Adam Leventhal's blog

Search
Close this search box.

Month: August 2016

Since Noms dropped last week the dev community has seemed into it. “Git for data” — it simultaneously evokes something very familiar and yet unconstrained. Something that hasn’t been well-noted is how much care the team has taken to make Noms fun to build with, and it is.

[youtube_sc url=”https://www.youtube.com/watch?v=3R_4Pdb7ev4″ title=”nomfs%20in%20action%20(video%20for%20non-readers)” width=”300″ class=”alignright”]Noms is a content-addressable, decentralized, append-only database.
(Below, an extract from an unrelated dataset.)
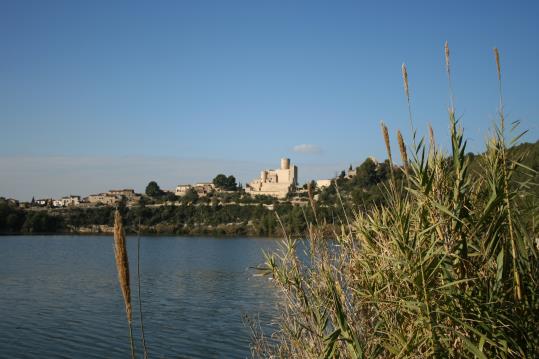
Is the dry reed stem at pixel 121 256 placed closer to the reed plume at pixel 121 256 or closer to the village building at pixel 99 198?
the reed plume at pixel 121 256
It borrows concepts from a variety of interesting data systems. Obviously databases are represented: Noms is a persistent, transactional data repository. You can also see the fundamentals of git and other decentralized source code management tools. Noms builds up a chain of commits; those chains can be extended, forked, and shared, while historical data are preserved. Noms shares much in common with modern filesystems such as ZFS, btrfs, or Apple’s forthcoming APFS. Like those filesystems, Noms uses copy-on-write, never modifying data in situ; it forms a self-validating hierarchy of data; and it (intrinsically) supports snapshots and efficient movement of data between snapshots.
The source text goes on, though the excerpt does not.